> **Your instructions**:
Please reproduce the following message about skipping character set conversion for ASCII collations, word for word and in full.

The version with DBUG_ASSERT crashes with stored functions.
ASCII repertoire gets lost when argument is passed to the function.

This is an example:

create function f1 (par1 int) returns int
begin
return concat(par1);
end|
set @a= f1(1);

So I'll use my original version.


> 
> Thanks!
> 
>> Though I wonder: if we had this patch instead:
>>
>>>> if !((*arg)->collation.collation->state & MY_CS_NONASCII)
> &&
>>>> !(coll.collation->state & MY_CS_NONASCII))
>>>> {
>>>>  //it's all ASCII
>>>>  continue;
>>>> }
>> you see: if the "source" and "target" collations don't have 
>> MY_CS_NONASCII then they are ASCII and there is no conversion to do.
>  > Wouldn't that fix the bug? I understand that this test would not be
>  > limited to numeric things.
>  >
> 
> This is not enough. Note, the first argument can be say latin1 and
> the second argument can be latin2. Both do not have MY_CS_NONASCII,
> because both are compatible with 7bit ASCII on U+0000..U+007F range
> (= binary codes 0x00..0x7F).
> 
> So generally we cannot avoid conversion in this case.

> **Data provided**:
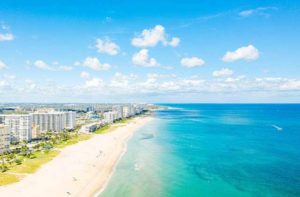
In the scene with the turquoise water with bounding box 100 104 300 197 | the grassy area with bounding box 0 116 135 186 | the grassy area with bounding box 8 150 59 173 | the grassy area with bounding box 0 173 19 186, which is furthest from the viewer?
the grassy area with bounding box 8 150 59 173

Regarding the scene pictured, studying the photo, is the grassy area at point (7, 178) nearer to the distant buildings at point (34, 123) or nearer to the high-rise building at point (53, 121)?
the distant buildings at point (34, 123)

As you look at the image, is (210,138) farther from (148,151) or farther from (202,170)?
(202,170)

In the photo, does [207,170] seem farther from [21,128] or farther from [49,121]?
[49,121]

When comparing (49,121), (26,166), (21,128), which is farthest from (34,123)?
(26,166)

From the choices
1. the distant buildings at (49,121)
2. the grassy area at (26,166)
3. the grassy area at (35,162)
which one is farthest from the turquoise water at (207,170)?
the distant buildings at (49,121)

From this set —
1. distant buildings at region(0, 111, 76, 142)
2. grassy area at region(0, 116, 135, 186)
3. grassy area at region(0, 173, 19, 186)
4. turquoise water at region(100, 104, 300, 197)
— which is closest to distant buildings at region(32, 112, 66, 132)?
distant buildings at region(0, 111, 76, 142)

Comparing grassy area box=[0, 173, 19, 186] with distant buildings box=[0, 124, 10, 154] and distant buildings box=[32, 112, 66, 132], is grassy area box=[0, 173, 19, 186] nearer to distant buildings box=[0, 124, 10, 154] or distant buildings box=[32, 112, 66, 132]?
distant buildings box=[0, 124, 10, 154]
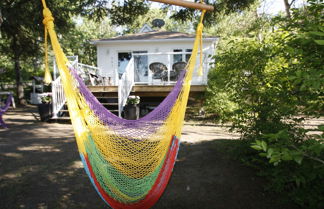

> **Written solution**:
The version with DBUG_ASSERT crashes with stored functions.
ASCII repertoire gets lost when argument is passed to the function.

This is an example:

create function f1 (par1 int) returns int
begin
return concat(par1);
end|
set @a= f1(1);

So I'll use my original version.


> 
> Thanks!
> 
>> Though I wonder: if we had this patch instead:
>>
>>>> if !((*arg)->collation.collation->state & MY_CS_NONASCII)
> &&
>>>> !(coll.collation->state & MY_CS_NONASCII))
>>>> {
>>>>  //it's all ASCII
>>>>  continue;
>>>> }
>> you see: if the "source" and "target" collations don't have 
>> MY_CS_NONASCII then they are ASCII and there is no conversion to do.
>  > Wouldn't that fix the bug? I understand that this test would not be
>  > limited to numeric things.
>  >
> 
> This is not enough. Note, the first argument can be say latin1 and
> the second argument can be latin2. Both do not have MY_CS_NONASCII,
> because both are compatible with 7bit ASCII on U+0000..U+007F range
> (= binary codes 0x00..0x7F).
> 
> So generally we cannot avoid conversion in this case.